Spatial reasoning items
________________
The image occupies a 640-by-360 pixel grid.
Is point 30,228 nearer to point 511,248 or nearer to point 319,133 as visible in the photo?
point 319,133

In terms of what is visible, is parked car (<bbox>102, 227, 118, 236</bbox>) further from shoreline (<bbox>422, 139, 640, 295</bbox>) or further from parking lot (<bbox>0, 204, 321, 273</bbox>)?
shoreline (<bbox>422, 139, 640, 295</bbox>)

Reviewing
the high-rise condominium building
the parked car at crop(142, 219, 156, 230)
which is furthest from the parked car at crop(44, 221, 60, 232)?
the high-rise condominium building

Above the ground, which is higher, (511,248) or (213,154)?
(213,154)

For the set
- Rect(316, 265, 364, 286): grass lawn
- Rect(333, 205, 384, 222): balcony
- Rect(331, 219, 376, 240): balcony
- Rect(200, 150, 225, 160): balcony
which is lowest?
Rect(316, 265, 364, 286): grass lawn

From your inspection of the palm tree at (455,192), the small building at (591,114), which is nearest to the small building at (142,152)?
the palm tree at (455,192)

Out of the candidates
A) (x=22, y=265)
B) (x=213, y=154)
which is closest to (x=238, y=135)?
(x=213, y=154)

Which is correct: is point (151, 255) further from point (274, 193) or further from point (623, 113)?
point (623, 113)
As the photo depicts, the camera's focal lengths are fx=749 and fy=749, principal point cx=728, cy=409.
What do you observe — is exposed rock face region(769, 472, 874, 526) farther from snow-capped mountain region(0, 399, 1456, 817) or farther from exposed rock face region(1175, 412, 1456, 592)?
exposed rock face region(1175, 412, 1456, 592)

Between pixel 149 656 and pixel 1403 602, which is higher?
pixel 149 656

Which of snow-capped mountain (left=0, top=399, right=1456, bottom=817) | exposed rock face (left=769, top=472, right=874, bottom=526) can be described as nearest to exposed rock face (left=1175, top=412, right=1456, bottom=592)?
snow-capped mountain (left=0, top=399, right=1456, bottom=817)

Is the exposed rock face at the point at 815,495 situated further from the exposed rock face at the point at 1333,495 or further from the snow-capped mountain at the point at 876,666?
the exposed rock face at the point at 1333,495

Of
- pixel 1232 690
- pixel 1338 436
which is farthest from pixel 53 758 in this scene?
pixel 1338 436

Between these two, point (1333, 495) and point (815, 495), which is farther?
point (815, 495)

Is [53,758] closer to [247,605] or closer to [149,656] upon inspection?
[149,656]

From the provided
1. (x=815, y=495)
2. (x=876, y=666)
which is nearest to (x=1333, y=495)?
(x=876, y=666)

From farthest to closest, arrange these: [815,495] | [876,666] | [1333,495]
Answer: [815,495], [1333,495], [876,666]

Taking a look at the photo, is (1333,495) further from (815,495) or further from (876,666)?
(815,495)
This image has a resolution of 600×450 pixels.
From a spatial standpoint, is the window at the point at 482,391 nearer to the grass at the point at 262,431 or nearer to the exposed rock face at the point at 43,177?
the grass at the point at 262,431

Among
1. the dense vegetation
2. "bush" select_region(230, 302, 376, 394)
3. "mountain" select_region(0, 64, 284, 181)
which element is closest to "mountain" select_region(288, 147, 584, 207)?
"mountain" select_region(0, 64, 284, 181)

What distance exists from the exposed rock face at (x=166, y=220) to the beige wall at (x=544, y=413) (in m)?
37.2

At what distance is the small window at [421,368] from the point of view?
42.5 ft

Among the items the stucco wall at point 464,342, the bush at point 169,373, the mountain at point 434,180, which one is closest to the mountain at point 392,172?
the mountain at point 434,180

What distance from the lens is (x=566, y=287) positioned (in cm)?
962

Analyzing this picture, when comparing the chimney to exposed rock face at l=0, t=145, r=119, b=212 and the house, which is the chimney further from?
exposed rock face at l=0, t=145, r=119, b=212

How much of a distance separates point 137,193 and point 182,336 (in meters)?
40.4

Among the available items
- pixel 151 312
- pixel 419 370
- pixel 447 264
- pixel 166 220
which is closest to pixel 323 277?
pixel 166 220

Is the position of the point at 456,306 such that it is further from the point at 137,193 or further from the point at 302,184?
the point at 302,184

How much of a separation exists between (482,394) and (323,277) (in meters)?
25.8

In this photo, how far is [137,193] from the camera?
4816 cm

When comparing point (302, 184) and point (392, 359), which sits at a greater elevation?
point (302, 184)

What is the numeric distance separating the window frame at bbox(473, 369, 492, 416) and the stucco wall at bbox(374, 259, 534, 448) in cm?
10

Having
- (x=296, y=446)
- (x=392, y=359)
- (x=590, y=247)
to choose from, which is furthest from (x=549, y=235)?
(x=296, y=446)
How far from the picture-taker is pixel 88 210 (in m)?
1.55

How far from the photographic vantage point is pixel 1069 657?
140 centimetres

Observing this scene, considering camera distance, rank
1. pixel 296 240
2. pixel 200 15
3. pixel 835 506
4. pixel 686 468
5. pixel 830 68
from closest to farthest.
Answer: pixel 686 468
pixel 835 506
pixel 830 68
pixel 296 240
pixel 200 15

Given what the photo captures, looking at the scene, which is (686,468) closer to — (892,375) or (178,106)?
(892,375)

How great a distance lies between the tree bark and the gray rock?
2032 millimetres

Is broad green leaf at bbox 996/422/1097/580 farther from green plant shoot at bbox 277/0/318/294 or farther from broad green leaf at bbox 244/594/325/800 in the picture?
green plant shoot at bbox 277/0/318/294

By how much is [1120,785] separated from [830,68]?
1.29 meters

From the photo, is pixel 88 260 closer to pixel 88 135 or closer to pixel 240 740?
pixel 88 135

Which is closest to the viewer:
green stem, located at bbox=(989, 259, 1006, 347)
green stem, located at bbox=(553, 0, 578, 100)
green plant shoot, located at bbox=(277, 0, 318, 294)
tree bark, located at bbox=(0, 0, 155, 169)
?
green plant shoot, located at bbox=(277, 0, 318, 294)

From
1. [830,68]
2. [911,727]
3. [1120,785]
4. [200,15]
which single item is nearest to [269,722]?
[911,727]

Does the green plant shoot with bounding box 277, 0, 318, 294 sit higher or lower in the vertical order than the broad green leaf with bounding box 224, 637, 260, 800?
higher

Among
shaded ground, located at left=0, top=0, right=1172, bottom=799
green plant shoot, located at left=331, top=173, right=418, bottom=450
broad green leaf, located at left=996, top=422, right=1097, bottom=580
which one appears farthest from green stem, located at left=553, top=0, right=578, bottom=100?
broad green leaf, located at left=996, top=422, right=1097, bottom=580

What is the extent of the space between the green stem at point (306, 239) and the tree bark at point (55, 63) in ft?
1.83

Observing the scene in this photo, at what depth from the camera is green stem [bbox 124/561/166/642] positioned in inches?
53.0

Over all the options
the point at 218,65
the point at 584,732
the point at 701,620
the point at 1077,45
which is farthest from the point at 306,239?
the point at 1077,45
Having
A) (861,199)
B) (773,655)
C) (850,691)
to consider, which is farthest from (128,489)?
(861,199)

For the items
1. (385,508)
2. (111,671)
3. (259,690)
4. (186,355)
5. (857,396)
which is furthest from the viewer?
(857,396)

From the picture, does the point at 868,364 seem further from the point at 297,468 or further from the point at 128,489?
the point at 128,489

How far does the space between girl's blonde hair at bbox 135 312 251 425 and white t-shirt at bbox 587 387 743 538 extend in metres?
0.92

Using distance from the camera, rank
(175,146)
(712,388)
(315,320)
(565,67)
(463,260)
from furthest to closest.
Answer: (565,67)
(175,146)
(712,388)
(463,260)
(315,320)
________________
Please write out again the items from the line with "Between these two, point" to the line with "Answer: [815,495], [1333,495], [876,666]", both included, with the requests unchanged. Multiply every coordinate in the answers by 1.3 and round each to a whole number, with halves rounded up.

Between these two, point (1333, 495) and point (815, 495), which is farther?
point (1060, 644)

Is [53,758] closer to [247,605] or closer to [149,656] upon inspection?
[194,853]

From the provided
1. (x=815, y=495)
2. (x=876, y=666)
which is nearest to (x=1333, y=495)?
(x=1139, y=866)

From farthest to closest, arrange these: [815,495] | [876,666] | [1333,495]
Answer: [1060,644], [1733,644], [1139,866]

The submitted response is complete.